Trusts nus : Le bénéficiaire dispose d’un droit absolu sur les actifs et les revenus du trust. À des fins fiscales, les actifs sont considérés comme appartenant au bénéficiaire, ce qui peut être avantageux pour des enfants ou de jeunes adultes.
Une source fréquente de confusion tient à la distinction entre ces types de trusts, surtout lorsque la situation familiale évolue. Par exemple, un trust discrétionnaire peut parfois être traité comme un trust à intérêt en possession si les trustees agissent d’une certaine manière ; il est donc important que les actes de trust et les décisions des trustees soient clairs et à jour.
Impôt sur les successions : le régime des biens concernés et ses pièges
La plupart des trusts (à l’exception des trusts nus et de certains trusts spéciaux pour les personnes handicapées ou les mineurs endeuillés) relèvent du « relevant property regime » pour l’Inheritance Tax (IHT). Ce régime entraîne plusieurs impositions potentielles :
Taxe d’entrée : Lorsque des actifs sont transférés dans un trust de votre vivant, une charge d’IHT de 20 % peut s’appliquer sur les montants supérieurs au nil rate band (actuellement 325 000 £). Beaucoup de personnes l’ignorent, pensant à tort que les donations en trust sont toujours exonérées d’impôt.
Taxe décennale (périodique) : Tous les dix ans, le trust peut être soumis à une charge pouvant aller jusqu’à 6 % sur la valeur des actifs au-delà du nil rate band. Cela peut réduire la valeur du trust au fil du temps, surtout si cela n’a pas été anticipé.
Taxe de sortie : Lorsque des actifs quittent le trust (par exemple, lors d’une distribution à un bénéficiaire), une charge d’IHT proportionnelle peut s’appliquer.
Il est facile de sous-estimer l’impact de ces charges, en particulier si le trust détient des actifs qui prennent de la valeur. Des évaluations régulières et une tenue rigoureuse des registres sont essentielles pour éviter des factures fiscales inattendues.
Impôt sur le revenu : taux, distributions et conséquences pour les bénéficiaires
Les trusts sont soumis à l’impôt sur le revenu à des taux qui dépendent du type de trust :
Trusts discrétionnaires : Les revenus sont imposés au « trust rate » (actuellement 45 % pour la plupart des revenus, 39,35 % pour les dividendes), ce qui est supérieur aux taux de la plupart des particuliers. Les trustees doivent fournir aux bénéficiaires des vouchers fiscaux afin qu’ils puissent récupérer tout impôt payé en trop, mais cette procédure peut être lourde sur le plan administratif.

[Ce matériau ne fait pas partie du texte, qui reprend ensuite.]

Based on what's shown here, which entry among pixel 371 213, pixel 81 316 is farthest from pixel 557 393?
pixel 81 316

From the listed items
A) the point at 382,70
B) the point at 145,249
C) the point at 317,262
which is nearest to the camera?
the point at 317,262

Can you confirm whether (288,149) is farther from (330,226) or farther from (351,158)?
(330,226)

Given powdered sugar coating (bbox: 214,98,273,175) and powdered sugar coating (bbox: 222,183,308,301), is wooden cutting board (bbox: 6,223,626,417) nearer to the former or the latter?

Trusts à intérêt en possession : Le bénéficiaire est imposé sur les revenus comme s’il les avait perçus directement, mais les trustees peuvent néanmoins devoir retenir l’impôt au taux de base avant le paiement.
Trusts nus : Les revenus sont imposés comme s’ils appartenaient au bénéficiaire, ce qui peut être fiscalement avantageux pour des mineurs ayant peu d’autres revenus.
Un piège courant consiste à ne pas tenir compte de la situation fiscale propre du bénéficiaire. Par exemple, si un bénéficiaire n’est pas imposable, il peut être en mesure de récupérer l’impôt payé par le trust, mais seulement si les formalités correctes ont été accomplies.

Impôt sur les plus-values : allègements et pièges
Les trusts paient l’Capital Gains Tax (CGT) au taux de 20 % (ou 24 % pour les biens résidentiels), avec une exonération annuelle plus faible que celle des particuliers. Les points clés sont les suivants :
Holdover Relief : Lorsque des actifs sont transférés dans un trust ou en sortent, les gains peuvent parfois être différés, mais uniquement si les bonnes options sont exercées. Le non-respect des délais pour ces options est une erreur fréquente et coûteuse.
Business Asset Disposal Relief : Cela peut réduire la CGT sur les actifs professionnels éligibles, mais uniquement si des conditions strictes sont remplies.
Principal Private Residence Relief : Cela peut s’appliquer à un bien résidentiel détenu en trust, mais uniquement si un bénéficiaire y réside comme dans sa résidence principale. Les règles sont strictes et souvent mal comprises.
Stratégies de planification et revues régulières
Une planification efficace des trusts implique souvent :
Utiliser pleinement le nil rate band pour les transferts de son vivant.
Envisager des alternatives telles que les family investment companies, qui peuvent offrir davantage de flexibilité et des taux d’imposition plus faibles.
Utiliser des insurance bonds au sein des trusts pour différer ou réduire l’impôt sur le revenu.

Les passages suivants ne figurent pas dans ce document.